Left the house and it was around 70 degrees, but sort of cool on the bike. I actually rode slow enough to be chilly; like, just riding so easy that I wasn’t really warming myself. It was a nice feeling. I slowed, looked deep into the woods, scanned the creeks, stopped to smell some pine trees.

Just like we can’t focus on work for 8+ hours, at least not in a healthy way, we can’t always workout hardcore either. I mean, if you’re young, cool! Do you! But it’s also nice to just switch it up.

Stop and smell the roses is cliche for a reason.

And I’ve discovered in my journey with outsourcing, there’s been some quiet time. There’s been moments in the day where shit is actually done, caught up. Nothing to do. It’s glorious, but also terrifying. It’s just not something I’m familiar with, having gone pretty much full tilt since 2018 when my Close Mondays operation really took off.

Tonight it felt unsettling to just get away on the bike, but it was absolutely everything I needed. The best ideas come in the shower, or those quiet moments just staring at the mountains.

Avoiding those moments isn’t advisable for me. I need to keep searching them out.

Grey Skies, No Lies

Reminded of this article after a long talk with a friend today:

We’re feeling a number of different griefs. We feel the world has changed, and it has. We know this is temporary, but it doesn’t feel that way, and we realize things will be different. Just as going to the airport is forever different from how it was before 9/11, things will change and this is the point at which they changed. The loss of normalcy; the fear of economic toll; the loss of connection. This is hitting us and we’re grieving. Collectively. We are not used to this kind of collective grief in the air.

That Discomfort You’re Feeling Is Grief

That article is from March 23rd of 2020, which feels like a life-time ago. And how did anyone hit the nail on the head just a week after we started shutting things down?

We’re grieving the loss of normal, of safety, of security, of spontaneity. Stuff is upside down right now, and just keeping our head up is an act of defiance and bravery.

We no longer have a commute. We don’t have shows, or dinners, or meet ups like we used to, to break up our days. Our weeks. The day to day is stuck on loop. Like the Groundhog Day movie, but way darker because it’s happening in real life, and the ending credits are nowhere to be seen.

Today I remembered going into the city. Driving to the bus station, the two hour bus ride, walking out of Port Authority Bus Terminal and seeing the NYTimes building. I fired up Google Maps street view just to remember what that was like. I strolled down the street, heading east to Bryant Park. Dammit I miss Bryant Park.

--------------------

:: LIST OF TASKS ::
a – Please retype the part of the post that opens with the words containing "We no longer" and closes with "to be seen.".
b – Decide whether each statement agrees with the post, and back each yes or no with the deciding words from the post: (i) The writer's Close Mondays operation took off in 2018. (ii) The grief article the writer mentions dates from March 23rd of 2021. (iii) In Street View, the writer headed west to Bryant Park.

:: SUPPLIED ENTRIES ::
--------------------

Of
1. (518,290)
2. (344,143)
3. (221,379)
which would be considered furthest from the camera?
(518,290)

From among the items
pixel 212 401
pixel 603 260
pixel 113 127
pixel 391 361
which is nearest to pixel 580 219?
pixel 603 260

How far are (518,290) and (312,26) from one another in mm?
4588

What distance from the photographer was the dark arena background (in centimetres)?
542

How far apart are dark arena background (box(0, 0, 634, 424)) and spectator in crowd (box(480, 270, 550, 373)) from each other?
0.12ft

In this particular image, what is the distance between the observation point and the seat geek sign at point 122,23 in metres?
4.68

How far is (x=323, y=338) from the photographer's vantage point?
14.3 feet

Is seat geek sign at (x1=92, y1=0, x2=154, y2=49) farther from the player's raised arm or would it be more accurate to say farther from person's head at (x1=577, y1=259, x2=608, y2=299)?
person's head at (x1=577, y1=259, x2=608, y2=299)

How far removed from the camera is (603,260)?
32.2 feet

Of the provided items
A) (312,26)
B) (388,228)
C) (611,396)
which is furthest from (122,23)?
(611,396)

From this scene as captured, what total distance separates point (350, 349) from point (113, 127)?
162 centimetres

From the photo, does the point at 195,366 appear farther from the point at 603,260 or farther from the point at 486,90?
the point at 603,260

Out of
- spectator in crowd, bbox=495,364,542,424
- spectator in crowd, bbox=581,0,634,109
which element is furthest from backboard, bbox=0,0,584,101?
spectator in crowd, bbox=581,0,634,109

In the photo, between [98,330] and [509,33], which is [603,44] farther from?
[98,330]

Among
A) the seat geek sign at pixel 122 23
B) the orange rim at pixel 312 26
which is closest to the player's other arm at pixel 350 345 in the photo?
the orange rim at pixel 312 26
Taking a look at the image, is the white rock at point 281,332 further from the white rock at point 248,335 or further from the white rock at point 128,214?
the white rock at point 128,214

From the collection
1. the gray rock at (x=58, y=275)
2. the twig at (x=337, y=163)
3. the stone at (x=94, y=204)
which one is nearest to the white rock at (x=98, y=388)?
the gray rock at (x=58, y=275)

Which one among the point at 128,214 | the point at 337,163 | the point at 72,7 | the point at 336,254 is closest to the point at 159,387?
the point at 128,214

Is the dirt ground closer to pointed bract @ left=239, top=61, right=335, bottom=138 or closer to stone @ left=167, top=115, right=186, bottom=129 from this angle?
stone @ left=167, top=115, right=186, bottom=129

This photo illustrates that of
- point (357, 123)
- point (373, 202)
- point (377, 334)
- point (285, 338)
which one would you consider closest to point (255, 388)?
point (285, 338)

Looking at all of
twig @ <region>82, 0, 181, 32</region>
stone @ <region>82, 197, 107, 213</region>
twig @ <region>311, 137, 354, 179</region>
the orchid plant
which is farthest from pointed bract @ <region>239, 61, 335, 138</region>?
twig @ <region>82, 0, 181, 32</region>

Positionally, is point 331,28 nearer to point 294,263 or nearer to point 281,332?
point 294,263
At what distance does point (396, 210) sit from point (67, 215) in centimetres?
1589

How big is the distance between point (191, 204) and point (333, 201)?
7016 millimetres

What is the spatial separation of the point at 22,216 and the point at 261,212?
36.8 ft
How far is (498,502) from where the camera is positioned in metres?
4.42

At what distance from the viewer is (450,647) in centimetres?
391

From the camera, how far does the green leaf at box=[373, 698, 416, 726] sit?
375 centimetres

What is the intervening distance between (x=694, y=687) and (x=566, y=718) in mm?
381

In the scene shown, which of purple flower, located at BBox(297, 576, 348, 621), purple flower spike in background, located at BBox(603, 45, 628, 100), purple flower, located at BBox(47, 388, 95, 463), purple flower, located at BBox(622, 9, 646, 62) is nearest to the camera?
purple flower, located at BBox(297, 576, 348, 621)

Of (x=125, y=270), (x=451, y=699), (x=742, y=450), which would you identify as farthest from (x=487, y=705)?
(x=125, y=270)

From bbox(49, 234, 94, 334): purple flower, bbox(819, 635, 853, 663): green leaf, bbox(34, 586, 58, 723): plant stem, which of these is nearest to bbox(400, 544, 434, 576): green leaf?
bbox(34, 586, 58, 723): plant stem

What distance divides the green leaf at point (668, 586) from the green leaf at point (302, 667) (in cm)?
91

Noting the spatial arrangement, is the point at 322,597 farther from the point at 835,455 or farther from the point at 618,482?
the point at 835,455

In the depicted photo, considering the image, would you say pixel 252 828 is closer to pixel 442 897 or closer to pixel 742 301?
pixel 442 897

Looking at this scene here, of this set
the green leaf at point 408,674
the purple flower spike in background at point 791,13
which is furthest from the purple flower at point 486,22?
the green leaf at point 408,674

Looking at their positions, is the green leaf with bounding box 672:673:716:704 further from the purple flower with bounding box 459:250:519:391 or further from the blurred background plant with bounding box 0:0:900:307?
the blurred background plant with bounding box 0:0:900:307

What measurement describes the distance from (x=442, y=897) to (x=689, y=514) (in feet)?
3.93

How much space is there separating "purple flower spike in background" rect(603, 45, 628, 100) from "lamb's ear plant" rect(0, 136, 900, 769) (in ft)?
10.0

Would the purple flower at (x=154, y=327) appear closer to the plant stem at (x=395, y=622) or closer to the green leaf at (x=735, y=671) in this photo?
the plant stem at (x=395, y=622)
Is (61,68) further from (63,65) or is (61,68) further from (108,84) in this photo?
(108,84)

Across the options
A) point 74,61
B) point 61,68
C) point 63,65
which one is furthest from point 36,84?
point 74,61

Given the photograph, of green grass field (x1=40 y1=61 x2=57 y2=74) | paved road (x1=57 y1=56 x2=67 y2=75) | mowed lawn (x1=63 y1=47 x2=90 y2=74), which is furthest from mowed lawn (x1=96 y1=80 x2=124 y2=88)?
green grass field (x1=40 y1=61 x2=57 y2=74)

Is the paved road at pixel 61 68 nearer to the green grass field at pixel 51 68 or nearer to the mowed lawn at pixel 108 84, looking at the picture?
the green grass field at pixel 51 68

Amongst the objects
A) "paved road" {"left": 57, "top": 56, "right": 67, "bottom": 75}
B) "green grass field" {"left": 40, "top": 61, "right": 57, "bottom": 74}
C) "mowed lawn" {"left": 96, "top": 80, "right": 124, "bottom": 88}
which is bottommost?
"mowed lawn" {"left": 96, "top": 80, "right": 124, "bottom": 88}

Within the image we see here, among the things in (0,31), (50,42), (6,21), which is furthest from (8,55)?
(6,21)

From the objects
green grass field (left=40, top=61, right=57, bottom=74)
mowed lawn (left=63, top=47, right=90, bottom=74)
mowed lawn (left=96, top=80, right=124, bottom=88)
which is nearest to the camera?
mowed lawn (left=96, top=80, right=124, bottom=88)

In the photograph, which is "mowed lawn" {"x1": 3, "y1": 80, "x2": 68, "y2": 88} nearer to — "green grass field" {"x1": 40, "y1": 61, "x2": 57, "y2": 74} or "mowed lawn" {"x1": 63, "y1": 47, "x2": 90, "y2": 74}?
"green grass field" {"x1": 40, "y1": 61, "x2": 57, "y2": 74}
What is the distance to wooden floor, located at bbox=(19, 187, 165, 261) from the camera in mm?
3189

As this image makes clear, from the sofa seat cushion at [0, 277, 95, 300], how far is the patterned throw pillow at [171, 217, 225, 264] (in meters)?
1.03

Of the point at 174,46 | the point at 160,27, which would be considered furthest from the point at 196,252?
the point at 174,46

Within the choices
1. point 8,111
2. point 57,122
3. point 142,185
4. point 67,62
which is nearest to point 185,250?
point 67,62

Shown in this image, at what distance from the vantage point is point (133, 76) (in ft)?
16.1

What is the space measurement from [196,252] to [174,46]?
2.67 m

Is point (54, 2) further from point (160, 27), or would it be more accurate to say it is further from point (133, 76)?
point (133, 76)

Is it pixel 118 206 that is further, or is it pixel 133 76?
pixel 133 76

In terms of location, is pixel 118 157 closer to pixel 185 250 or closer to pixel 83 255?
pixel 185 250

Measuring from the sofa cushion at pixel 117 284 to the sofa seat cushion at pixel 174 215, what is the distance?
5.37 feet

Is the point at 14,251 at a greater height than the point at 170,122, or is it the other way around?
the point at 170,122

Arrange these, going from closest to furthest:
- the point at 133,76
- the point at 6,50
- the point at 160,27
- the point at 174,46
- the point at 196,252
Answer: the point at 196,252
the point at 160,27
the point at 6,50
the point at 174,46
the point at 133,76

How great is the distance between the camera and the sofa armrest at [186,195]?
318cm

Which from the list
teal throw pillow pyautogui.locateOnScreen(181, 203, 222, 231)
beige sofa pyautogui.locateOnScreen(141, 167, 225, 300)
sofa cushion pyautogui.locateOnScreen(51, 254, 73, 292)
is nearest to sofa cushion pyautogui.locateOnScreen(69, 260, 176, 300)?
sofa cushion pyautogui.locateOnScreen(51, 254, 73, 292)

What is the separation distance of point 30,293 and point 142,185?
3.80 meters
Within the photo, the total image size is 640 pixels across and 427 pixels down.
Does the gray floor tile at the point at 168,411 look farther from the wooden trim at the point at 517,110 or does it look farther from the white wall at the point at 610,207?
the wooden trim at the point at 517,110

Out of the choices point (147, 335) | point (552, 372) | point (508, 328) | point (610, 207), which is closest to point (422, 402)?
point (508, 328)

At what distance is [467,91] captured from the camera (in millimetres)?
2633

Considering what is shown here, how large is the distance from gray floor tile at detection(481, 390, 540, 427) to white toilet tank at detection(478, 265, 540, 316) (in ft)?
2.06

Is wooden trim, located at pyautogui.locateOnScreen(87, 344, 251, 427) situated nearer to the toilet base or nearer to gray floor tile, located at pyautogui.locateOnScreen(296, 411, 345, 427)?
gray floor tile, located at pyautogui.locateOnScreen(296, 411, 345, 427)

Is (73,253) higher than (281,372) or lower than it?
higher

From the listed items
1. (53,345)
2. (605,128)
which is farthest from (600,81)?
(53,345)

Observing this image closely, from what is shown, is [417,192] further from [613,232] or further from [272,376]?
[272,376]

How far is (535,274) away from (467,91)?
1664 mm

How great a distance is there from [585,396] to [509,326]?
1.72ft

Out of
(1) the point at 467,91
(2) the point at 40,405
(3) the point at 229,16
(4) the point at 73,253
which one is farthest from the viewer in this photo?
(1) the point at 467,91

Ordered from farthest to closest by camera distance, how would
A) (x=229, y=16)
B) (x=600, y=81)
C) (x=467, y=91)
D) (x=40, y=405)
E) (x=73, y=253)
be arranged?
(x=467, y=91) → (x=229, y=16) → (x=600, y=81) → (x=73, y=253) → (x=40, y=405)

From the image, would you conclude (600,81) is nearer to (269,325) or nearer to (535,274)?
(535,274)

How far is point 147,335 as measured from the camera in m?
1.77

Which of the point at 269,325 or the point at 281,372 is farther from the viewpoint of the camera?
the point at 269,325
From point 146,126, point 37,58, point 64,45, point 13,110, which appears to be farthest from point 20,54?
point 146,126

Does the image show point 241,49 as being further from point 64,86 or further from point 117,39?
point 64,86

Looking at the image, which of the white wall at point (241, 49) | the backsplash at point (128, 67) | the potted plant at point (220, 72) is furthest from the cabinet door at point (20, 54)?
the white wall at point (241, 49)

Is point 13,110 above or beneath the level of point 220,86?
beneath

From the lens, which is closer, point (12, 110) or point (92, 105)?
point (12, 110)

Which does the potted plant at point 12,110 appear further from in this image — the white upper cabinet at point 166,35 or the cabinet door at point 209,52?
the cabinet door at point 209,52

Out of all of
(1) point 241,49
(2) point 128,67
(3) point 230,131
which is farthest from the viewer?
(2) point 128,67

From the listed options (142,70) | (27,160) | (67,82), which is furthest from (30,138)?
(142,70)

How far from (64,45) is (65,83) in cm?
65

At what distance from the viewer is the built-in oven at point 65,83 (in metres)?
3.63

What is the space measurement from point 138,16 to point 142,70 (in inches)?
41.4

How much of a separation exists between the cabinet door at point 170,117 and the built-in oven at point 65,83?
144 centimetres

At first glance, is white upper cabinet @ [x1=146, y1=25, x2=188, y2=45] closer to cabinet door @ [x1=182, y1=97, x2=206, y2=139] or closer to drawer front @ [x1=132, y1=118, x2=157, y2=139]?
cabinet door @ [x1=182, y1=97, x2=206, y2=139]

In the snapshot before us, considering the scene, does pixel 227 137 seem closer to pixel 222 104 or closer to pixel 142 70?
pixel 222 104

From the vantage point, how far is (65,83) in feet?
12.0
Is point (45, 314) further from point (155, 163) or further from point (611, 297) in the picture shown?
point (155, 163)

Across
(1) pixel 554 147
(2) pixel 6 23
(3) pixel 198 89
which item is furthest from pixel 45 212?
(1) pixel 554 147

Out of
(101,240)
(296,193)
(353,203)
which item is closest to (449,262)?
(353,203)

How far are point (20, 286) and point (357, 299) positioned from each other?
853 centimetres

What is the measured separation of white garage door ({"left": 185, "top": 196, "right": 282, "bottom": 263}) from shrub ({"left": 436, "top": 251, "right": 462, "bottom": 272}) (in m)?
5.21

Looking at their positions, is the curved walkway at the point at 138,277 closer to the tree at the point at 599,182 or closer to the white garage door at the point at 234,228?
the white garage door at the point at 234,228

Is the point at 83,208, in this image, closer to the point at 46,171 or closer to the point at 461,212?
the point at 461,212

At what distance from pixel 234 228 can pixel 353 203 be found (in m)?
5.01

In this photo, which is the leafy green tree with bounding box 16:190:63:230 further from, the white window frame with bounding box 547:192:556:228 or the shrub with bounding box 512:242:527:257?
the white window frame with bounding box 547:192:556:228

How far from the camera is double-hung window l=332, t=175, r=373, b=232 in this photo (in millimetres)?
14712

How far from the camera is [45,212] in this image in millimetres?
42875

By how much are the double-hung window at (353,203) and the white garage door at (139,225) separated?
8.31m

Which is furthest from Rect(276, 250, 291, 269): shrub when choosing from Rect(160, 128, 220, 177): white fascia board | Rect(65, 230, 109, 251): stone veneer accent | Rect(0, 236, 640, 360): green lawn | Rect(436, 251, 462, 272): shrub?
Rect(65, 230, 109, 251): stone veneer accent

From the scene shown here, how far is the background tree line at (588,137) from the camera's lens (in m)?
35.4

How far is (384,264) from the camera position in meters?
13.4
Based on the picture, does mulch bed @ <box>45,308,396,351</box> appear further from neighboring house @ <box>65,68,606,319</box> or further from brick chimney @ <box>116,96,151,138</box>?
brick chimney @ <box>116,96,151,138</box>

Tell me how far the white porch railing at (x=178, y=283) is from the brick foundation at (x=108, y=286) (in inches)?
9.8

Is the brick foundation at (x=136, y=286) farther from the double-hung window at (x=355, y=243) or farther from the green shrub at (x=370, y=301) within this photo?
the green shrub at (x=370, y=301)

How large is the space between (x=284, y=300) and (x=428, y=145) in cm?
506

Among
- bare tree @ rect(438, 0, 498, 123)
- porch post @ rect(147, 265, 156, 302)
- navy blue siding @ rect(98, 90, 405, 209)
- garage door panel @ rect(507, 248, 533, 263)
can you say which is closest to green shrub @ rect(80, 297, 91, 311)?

--------------------

:: TASK ANSWERS ::
a –
We no longer have a commute. We don’t have shows, or dinners, or meet ups like we used to, to break up our days. Our weeks. The day to day is stuck on loop. Like the Groundhog Day movie, but way darker because it’s happening in real life, and the ending credits are nowhere to be seen.

b –
(i) Yes: "having gone pretty much full tilt since 2018 when my Close Mondays operation really took off."
(ii) No: "That article is from March 23rd of 2020"
(iii) No: "I strolled down the street, heading east to Bryant Park."